Document excerpt:
++++++++++++++++++++

These are the key concepts you need to understand to accurately answer the question.

Tangential Component of Acceleration
The tangential component of acceleration plays a crucial role in understanding how an object moves in its path. This component, denoted as \( \mathbf{a}_t \), is aligned parallel to the direction of the object's velocity. Therefore, it influences the speed of the object directly. Changes in speed, whether increasing or decreasing, are due to the tangential component.
Imagine a car speeding down a straight highway. The tangential component of its acceleration would be responsible if the car were to speed up or slow down. It doesn't, however, cause any change in the direction of the car. The tangential component is purely about the rate of change in speed.
  • If \( \mathbf{a}_t > 0 \), the object gains speed that is, it accelerates.
  • If \( \mathbf{a}_t < 0 \), the object loses speed, and it decelerates.
  • If \( \mathbf{a}_t = 0 \), the object moves at a constant speed.

++++++++++++++++++++

Records:
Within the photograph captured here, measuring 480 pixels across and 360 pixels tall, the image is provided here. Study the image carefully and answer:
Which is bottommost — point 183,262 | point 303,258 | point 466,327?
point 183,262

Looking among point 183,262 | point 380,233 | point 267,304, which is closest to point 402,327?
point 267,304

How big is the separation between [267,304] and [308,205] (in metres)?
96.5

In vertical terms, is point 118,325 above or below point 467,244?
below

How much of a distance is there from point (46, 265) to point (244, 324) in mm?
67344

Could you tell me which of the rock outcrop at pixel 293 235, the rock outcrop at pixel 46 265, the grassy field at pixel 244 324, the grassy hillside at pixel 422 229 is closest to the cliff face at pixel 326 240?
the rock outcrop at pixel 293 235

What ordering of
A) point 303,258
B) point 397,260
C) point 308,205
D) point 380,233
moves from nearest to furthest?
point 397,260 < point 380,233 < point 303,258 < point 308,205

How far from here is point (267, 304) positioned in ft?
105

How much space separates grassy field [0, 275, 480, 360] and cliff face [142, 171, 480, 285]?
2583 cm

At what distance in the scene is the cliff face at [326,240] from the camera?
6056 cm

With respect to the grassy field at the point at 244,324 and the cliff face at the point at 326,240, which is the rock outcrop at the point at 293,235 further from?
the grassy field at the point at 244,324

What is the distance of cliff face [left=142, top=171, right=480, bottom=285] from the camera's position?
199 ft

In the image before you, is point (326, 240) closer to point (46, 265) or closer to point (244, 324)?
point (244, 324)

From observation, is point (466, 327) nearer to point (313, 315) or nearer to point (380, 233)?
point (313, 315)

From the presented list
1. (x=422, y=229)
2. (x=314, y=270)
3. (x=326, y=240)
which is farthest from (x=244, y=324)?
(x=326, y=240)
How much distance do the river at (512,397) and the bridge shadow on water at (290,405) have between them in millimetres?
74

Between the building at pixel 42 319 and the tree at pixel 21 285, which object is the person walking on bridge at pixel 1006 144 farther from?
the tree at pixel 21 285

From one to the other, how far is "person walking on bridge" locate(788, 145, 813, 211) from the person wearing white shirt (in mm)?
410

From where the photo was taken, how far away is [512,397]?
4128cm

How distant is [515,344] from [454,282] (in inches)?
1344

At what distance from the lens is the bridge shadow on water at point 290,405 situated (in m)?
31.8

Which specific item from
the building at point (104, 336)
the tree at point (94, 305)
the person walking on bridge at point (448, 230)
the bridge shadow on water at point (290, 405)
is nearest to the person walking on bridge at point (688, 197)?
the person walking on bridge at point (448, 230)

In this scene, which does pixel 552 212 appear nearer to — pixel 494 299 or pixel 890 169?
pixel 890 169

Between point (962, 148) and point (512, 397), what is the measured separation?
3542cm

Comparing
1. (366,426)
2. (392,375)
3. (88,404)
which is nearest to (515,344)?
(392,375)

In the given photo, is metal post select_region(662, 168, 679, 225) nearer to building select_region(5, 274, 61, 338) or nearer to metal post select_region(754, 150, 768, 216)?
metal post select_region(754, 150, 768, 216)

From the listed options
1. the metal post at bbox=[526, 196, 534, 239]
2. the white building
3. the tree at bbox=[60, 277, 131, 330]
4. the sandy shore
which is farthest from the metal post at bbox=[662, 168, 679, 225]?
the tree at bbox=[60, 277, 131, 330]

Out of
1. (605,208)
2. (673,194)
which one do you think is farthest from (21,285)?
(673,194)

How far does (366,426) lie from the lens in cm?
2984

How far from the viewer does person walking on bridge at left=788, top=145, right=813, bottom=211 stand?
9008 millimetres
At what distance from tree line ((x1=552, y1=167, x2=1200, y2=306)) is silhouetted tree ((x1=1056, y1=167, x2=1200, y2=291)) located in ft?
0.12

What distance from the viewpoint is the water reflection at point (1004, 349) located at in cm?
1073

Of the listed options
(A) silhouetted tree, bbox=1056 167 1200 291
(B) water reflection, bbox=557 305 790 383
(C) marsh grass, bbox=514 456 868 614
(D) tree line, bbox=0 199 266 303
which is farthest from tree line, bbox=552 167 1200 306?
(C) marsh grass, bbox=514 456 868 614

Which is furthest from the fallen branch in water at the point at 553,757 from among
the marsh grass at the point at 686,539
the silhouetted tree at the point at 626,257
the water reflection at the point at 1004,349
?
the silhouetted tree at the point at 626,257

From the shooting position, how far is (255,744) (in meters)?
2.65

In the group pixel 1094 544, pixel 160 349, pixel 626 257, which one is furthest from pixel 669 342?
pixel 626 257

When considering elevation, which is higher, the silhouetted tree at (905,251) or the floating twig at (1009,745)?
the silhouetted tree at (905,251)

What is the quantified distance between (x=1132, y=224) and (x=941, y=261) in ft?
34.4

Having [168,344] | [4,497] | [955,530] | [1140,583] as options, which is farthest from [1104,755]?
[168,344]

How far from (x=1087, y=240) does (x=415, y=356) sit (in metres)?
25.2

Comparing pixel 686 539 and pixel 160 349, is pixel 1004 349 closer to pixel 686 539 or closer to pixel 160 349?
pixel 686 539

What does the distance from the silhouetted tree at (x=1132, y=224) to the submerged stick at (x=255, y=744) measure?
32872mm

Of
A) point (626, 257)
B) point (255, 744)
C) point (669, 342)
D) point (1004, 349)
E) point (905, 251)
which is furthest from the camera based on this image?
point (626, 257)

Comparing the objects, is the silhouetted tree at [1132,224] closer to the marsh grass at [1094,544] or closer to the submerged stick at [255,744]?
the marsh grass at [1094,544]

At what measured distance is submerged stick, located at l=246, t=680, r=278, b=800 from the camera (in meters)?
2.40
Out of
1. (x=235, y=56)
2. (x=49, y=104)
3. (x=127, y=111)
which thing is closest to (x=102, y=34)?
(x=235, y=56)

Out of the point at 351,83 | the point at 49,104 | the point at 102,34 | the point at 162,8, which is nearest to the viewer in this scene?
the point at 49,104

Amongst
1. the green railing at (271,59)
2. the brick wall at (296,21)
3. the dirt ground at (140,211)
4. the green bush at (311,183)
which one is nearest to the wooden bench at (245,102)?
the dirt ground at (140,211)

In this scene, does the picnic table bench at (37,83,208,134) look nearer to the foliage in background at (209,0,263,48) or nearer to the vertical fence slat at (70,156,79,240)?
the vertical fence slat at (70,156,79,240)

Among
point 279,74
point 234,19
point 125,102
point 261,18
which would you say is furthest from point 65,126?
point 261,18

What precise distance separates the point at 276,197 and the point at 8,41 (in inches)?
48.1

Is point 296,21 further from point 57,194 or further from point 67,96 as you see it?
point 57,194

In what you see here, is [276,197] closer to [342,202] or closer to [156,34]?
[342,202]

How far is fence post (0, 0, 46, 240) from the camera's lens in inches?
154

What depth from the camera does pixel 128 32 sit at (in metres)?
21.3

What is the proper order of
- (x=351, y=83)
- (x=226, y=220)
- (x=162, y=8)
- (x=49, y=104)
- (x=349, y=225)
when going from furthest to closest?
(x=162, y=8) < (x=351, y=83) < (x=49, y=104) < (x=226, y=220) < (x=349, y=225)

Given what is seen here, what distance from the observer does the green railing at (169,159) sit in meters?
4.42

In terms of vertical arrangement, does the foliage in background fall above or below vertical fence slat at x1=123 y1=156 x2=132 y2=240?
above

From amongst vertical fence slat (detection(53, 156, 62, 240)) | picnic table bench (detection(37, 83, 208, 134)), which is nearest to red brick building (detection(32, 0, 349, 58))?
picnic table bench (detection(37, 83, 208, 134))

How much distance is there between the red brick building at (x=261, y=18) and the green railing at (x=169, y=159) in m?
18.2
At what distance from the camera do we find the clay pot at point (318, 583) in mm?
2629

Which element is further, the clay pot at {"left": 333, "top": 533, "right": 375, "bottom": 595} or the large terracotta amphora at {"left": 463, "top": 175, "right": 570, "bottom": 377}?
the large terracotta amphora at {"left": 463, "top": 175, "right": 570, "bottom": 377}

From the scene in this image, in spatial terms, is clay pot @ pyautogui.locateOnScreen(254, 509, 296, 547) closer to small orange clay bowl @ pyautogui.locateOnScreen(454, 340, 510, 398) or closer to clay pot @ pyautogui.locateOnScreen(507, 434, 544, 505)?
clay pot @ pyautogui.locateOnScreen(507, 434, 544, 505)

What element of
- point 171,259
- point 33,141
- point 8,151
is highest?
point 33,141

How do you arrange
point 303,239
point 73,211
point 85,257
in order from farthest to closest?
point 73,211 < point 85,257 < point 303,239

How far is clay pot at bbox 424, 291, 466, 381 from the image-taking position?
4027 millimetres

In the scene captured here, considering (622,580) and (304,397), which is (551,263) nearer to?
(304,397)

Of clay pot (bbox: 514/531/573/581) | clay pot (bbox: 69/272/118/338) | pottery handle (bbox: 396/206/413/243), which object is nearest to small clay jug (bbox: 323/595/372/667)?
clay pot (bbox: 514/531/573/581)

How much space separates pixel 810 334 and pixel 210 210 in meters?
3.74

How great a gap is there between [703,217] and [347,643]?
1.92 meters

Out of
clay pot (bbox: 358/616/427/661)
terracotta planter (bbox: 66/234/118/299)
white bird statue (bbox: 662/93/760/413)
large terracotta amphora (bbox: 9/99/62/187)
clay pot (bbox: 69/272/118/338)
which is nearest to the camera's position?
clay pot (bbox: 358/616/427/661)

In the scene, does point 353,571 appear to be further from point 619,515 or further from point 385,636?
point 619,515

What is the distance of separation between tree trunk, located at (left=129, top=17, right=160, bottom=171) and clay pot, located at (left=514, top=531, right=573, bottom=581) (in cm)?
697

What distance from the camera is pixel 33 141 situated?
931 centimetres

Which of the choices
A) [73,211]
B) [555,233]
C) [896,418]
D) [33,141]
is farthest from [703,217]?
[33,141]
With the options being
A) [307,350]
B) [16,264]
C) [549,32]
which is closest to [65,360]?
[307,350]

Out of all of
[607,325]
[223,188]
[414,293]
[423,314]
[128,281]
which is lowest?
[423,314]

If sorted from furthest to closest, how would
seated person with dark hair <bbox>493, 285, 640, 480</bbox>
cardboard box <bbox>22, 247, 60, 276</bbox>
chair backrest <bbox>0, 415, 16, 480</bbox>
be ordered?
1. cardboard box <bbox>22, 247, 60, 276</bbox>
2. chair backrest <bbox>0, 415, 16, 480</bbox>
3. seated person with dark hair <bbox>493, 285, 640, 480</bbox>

++++++++++++++++++++

What is asked: Rewrite the part of the passage on the tangential component of acceleration that opens with the words containing "These are the" and closes with "change in speed.", changing "highway" to "road".

Written answer:
These are the key concepts you need to understand to accurately answer the question.

Tangential Component of Acceleration
The tangential component of acceleration plays a crucial role in understanding how an object moves in its path. This component, denoted as \( \mathbf{a}_t \), is aligned parallel to the direction of the object's velocity. Therefore, it influences the speed of the object directly. Changes in speed, whether increasing or decreasing, are due to the tangential component.
Imagine a car speeding down a straight road. The tangential component of its acceleration would be responsible if the car were to speed up or slow down. It doesn't, however, cause any change in the direction of the car. The tangential component is purely about the rate of change in speed.